The declaration identified SB360 Capital Partners as among the potential parties that continue to be interested in various company assets. SB360 was involved in the liquidation of United Furniture’s assets earlier this year and also purchased the Thomasville, Henredon and Drexel brands as part of the Heritage Home Group bankruptcy in July 2018.
“The debtors anticipate continuing its dialogue and negotiations with SB360 and other suitors that have expressed an interest in the company’s assets to maximize the value of its current inventory and provide for as orderly a sales process for such inventory as possible,” the declaration stated.
Edgecomb said the company believes that the Chapter 11 proceeding “will realize and maximize the value of the debtors’ operations and assets for the benefit of the debtors’ credit body and will additionally preserve the debtors’ claims against PNC.”
As previously reported in Home News Now, the declaration also noted that the company has hired merger and acquisition specialist Stump & Co. as a consultant and investment banker to market and sell the debtors’ assets, which include its inventory, its retail store lease interests, its manufacturing and distribution facilities, its intellectual property and branding as well as access to its former workforce.
The declaration said that Stump & Co. has identified about 20 potential buyers for its manufacturing operations, about 10 prospects for its retail operations and nearly 30 additional prospective buyers for other various company assets. It added that 17 of the prospective buyers have contacted the firm to express interest in various assets.
“Further, numerous inquiries have come into employees, managers and equity holders of MG expressing interest in the assets of the business,” the declaration stated.

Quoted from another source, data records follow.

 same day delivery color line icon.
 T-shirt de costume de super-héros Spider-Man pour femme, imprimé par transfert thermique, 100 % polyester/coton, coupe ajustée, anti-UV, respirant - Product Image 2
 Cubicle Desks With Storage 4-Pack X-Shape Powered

It concluded with the following assessment of the Chapter 11 proceeding:
“Without the orderly process that can only be accomplished through this Chapter 11 case, the value to be derived from the debtors’ assets — and the interest already generated in the same — will be lost, and with it, MG’s brand, its goodwill and the recoveries available for much of the debtors’ creditor constituencies, including, most importantly, its customers and employees.”